Sunday, February 17, 2013

‘No immediate risk’: Nuclear waste tank leaking in Washington



One of the most contaminated waste sites in America is leaking nuclear waste according to US officials. The Hanford Nuclear Reservation stores material from the production of atomic weapons, in tanks which have outlived their 20-year lifespan.

The nuclear leak is the first confirmed case of this type since the federal government’s introduction of a security program in 2005 to dispose of content  from exposed single-shell tanks.

On Friday, the US Department of Energy announced that one of Hanford ‘s 177 radioactive waste tanks is disposing up to 300 gallons per year.  The leaks have come from Tank T-111, built between 1943 and 1944, now holding some 447,000 gallons of highly radioactive slurry left from plutonium production of  nuclear arms. 

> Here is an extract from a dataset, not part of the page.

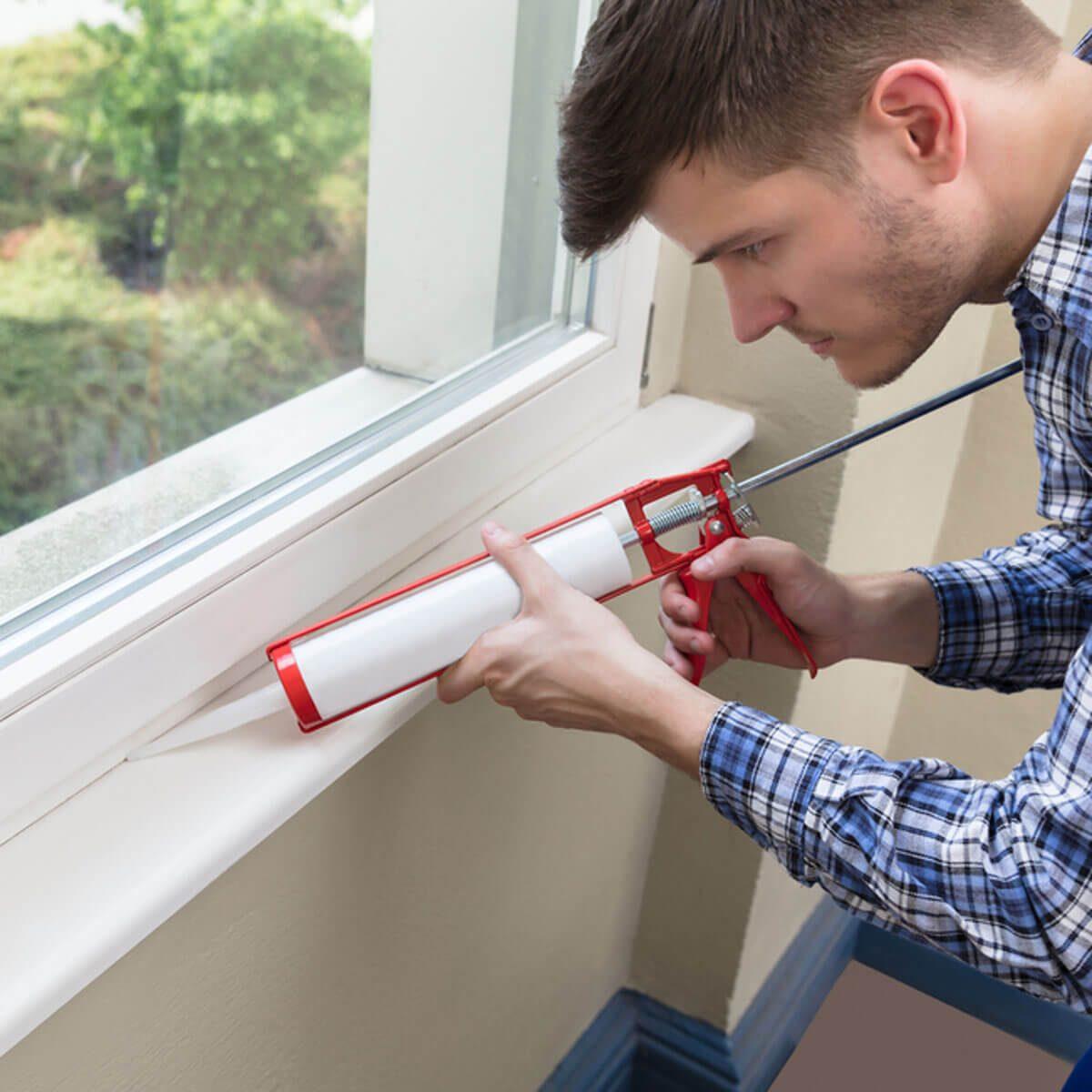 shutterstock_686328526 caulk a window to keep your home warm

“The tank was classified as an assumed leaker in 1979,” said the DOE. “In February, 1995, interim stabilization was completed for this tank.  In order to achieve interim stabilization, the pumpable liquids were removed in accordance with agreements with the State of Washington.”
The governor of the state was outraged by the announcement.
"I am alarmed about this on many levels," Washington’s governor Jay Inslee  said at a news conference. "This raises concerns, not only about the existing leak … but also concerning the integrity of the other single shell tanks of this age." Other tanks on the site are now been examined and currently there is “no immediate public health risk,” the governor said.

Six TRUPACT transport containers sit outside the Waste Receiving and Processing facility (WARP) on the Hanford Nuclear Reservation, near Richland, Washington (Jeff T. Green / Getty Images / AFP)
Established in 1943 as part of the Manhattan Project in the nuclear race, Hanford became the site of the first full-scale plutonium reactor in the world. Atomic material produced there was used in the Nagasaki bomb in 1945.

An estimated 1 million gallons of waste, leaked from the site over 70 years, threatens the local environment of the Columbia River.
“We will not tolerate any leaks of this material to the environment,” Inslee said.